Toney Douglas was in Sacramento the day Tyreke Evans turned heads with his size and length, with his ballhandling and bruising strength, and mostly, with his slashing, scintillating drives to the basket.
Steph Curry. Jonny Flynn. Patty Mills. Nick Calathes. They were here, too, participating in the high-profile, high-octane workout that left the Kings' front-office folks salivating and preparing to select Evans with the No. 4 pick in the 2009 NBA draft.
A man among boys, an excited Paul Westphal described the audition.
Fast-forward a few years, to the waning weeks of Evans' fourth season, and what do you have? An unfinished portrait for sure. He is leaner and wiser. His shooting percentages continue to rise. He moves more instinctively without the ball. His death-by-dribbling sequences also diminished after Keith Smart made Isaiah Thomas the starting point guard and to his credit when Evans accepted the change and moved on with his career.
But Evans is not a point guard, was never a point guard, never should have been thrust into the role of a point guard. He sees the basket and he thinks "score." His coaches wish he would see his teammates more often and think "pass."
While Evans' development at shooting guard has offered some clarity, the search for that elusive point guard continues. And in today's NBA, it's impossible to ignore the obvious. That 2009 draft spit out quality playmakers like widgets on an assembly line.
Ricky Rubio is in Sacramento tonight with the Minnesota Timberwolves, but since the Spanish sensation made the T-wolves wait two years for his services, the Kings get a pass on that one. But then there are all the others: Jrue Holiday is an All-Star. Brandon Jennings is starting to win. Darren Collison, Jeff Teague and Eric Maynor can play. Ty Lawson is the MVP on a Denver Nuggets team that runs and rebounds and dunks and leaves opponents gasping in thin air.

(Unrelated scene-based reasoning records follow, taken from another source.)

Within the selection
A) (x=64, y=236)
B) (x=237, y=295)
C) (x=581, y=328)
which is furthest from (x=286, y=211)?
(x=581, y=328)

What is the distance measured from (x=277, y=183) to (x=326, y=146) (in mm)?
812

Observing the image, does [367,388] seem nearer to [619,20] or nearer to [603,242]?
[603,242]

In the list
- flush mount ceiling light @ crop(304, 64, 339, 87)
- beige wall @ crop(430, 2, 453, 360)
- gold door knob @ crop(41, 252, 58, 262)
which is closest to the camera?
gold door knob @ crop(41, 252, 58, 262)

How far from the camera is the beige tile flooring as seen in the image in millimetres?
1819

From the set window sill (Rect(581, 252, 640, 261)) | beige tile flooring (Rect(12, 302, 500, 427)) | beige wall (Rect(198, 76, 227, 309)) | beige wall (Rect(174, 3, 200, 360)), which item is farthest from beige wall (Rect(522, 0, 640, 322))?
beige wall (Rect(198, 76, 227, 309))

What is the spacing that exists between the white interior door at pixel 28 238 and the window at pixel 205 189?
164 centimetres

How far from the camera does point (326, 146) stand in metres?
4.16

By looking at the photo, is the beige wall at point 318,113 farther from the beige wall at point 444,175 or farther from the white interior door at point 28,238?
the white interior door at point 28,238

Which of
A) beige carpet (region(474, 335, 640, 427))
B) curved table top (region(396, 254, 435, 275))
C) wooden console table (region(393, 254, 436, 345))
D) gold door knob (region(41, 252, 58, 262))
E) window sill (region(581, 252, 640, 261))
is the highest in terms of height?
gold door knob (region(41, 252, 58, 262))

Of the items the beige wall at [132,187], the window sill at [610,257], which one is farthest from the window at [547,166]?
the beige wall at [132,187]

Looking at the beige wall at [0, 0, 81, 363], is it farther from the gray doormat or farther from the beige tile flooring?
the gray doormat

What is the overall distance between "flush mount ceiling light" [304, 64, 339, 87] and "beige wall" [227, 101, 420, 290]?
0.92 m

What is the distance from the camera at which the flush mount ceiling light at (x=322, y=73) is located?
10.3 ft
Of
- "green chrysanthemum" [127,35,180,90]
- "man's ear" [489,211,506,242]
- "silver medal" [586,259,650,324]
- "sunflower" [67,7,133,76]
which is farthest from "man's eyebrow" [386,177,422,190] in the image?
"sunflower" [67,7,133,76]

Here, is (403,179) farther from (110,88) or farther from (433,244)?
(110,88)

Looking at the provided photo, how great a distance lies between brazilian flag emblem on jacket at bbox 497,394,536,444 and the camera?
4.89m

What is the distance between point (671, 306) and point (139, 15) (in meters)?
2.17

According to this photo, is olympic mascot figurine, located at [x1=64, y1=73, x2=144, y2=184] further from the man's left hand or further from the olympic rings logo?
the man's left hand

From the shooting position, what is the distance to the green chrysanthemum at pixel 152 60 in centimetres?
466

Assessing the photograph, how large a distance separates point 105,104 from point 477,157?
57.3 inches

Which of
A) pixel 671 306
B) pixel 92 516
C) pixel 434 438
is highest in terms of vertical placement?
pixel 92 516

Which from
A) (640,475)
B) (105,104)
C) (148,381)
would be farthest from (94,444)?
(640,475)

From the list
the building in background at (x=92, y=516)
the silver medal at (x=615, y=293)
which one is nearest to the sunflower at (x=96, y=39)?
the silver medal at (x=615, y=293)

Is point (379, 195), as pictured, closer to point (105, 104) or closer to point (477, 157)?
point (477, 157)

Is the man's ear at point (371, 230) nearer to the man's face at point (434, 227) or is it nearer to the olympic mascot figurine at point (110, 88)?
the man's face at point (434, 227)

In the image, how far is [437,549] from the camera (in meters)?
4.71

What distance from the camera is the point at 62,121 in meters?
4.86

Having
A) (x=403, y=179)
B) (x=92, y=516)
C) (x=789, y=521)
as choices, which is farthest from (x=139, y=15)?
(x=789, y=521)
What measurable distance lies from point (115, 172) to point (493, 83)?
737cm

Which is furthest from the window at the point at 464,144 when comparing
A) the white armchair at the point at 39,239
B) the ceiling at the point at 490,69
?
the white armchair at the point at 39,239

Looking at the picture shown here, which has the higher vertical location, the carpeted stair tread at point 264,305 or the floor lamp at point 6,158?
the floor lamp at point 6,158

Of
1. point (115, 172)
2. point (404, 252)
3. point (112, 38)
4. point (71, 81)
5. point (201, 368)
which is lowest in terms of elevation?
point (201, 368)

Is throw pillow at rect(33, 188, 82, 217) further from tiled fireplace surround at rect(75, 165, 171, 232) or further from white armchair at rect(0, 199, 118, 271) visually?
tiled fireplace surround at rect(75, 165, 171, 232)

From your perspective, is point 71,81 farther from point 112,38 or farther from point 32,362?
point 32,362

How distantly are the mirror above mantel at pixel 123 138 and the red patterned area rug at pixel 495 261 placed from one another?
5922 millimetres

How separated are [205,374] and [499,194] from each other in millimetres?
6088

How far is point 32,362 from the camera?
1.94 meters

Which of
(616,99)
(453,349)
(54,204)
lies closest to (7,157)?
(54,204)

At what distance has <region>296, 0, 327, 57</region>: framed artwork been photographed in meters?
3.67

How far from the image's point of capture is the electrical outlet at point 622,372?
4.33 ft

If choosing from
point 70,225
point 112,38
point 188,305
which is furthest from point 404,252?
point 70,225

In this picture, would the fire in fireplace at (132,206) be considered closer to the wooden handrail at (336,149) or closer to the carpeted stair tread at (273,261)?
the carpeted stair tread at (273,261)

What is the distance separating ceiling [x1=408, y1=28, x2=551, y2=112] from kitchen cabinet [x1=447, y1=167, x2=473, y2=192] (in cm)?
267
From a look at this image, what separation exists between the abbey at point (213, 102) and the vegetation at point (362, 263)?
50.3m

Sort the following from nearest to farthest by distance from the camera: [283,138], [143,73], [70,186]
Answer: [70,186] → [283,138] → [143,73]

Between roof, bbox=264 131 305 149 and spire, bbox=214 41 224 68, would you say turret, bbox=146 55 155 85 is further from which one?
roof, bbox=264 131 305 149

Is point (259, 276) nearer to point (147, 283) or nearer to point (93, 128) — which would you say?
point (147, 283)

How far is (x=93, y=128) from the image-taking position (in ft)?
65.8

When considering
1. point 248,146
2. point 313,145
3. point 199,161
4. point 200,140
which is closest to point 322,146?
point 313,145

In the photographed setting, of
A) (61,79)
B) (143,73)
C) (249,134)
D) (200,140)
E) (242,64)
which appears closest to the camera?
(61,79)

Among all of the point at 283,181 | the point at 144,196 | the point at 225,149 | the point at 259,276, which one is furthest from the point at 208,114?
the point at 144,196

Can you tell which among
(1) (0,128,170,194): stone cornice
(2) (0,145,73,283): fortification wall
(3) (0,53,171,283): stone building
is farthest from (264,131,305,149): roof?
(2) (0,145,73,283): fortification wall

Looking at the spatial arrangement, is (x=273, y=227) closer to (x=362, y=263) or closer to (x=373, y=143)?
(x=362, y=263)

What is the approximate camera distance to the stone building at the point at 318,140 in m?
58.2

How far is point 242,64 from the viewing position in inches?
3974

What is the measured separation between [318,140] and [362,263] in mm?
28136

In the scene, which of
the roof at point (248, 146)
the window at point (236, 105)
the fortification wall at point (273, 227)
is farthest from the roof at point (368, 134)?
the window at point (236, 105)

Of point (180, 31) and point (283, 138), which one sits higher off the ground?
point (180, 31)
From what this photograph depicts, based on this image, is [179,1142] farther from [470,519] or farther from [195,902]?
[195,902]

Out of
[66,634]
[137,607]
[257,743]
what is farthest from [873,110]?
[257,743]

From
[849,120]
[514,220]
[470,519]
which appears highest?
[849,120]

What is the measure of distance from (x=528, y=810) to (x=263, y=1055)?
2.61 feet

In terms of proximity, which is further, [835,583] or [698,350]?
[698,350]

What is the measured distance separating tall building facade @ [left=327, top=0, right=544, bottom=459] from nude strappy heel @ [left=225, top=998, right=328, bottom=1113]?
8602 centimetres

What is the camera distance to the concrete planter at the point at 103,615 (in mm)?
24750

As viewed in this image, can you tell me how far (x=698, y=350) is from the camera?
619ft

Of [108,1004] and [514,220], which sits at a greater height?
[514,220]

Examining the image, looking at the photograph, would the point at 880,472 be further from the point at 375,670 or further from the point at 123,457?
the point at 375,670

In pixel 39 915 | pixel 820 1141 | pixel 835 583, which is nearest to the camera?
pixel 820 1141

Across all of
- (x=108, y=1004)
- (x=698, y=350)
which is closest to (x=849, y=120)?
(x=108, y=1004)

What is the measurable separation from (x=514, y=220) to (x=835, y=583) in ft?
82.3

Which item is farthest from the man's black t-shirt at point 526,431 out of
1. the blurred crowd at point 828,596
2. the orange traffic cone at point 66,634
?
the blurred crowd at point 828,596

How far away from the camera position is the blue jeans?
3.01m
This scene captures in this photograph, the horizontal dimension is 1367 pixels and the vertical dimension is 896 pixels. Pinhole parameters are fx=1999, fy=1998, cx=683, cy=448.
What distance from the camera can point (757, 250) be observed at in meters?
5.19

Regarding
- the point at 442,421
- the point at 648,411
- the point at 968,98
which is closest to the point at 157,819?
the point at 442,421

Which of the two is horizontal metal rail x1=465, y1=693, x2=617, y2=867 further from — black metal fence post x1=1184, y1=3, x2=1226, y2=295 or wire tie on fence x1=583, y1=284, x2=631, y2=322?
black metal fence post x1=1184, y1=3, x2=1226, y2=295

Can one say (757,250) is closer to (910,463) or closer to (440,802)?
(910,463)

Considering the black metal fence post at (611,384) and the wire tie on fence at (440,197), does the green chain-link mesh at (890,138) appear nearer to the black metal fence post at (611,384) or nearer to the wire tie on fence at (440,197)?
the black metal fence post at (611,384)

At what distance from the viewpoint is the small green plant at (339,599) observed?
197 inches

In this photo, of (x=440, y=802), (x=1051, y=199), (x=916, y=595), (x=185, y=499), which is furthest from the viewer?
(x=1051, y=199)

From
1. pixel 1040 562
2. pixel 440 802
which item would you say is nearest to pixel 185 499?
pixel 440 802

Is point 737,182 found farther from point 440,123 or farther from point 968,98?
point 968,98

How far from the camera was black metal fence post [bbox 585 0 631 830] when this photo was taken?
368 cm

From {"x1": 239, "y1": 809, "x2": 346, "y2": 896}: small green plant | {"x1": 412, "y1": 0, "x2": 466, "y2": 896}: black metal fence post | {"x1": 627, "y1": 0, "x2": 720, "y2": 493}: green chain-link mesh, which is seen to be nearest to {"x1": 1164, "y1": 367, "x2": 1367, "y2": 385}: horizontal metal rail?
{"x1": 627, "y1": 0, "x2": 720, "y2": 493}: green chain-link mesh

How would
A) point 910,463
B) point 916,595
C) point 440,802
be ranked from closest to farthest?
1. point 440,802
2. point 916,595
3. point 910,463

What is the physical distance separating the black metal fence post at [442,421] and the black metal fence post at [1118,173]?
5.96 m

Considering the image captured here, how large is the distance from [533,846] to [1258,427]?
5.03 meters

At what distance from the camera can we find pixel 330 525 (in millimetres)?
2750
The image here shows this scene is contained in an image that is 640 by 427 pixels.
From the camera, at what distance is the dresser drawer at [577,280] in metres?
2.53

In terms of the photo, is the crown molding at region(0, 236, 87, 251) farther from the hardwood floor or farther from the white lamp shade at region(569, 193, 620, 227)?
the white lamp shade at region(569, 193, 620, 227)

And now here comes Toney Douglas. Mercifully, here comes Toney Douglas. Douglas, Patrick Patterson and Cole Aldrich have made Kings fans forget about rookie Thomas Robinson, Francisco Garcia and Tyler Honeycutt, and applaud the trade that was depicted in the national media as a panic move and a money grab.
While it's too early to fully assess the Feb. 20 trade one move can lead to better moves the newcomers have brought energy and intensity, and, particularly in the case of Douglas, reintroduced the concept of harassing, extended defenses. It's been how long now since Bobby Jackson made a nuisance of himself?
"Players hate being pressured, being picked up early," Smart said. "It tires them out. Control the ball from the point of attack."
Douglas says his passion for defense was a revelation. He played "no defense" as a prep star in Jonesboro, Ga., played very little defense during his freshman season at Auburn, and became interested in containing opponents only after transferring to Florida State and matching up against North Carolina's Lawson, among others.
"I didn't want to get embarrassed in the ACC," Douglas said, "and after a while, I wanted to be known as a dynamic defender. Now, if I'm not pressuring the ball, I hate it. I can't just sit back and let a guy shoot and dribble."
In the Kings' wildly entertaining victory Tuesday over the Clippers, the 6-foot-2, 185-pound Douglas was a royal pain. He frustrated Chris Paul throughout using his long arms and quick hands to deflect balls, his strong legs and low center of gravity to impede the All-Star's movement.
His barrage of three-pointers and his team-high seven assists were bonuses; most NBA scouts retain reservations about Douglas' decisions and playmaking. Nonetheless, Smart has a need to fill, Douglas senses an opportunity, and on and on it goes.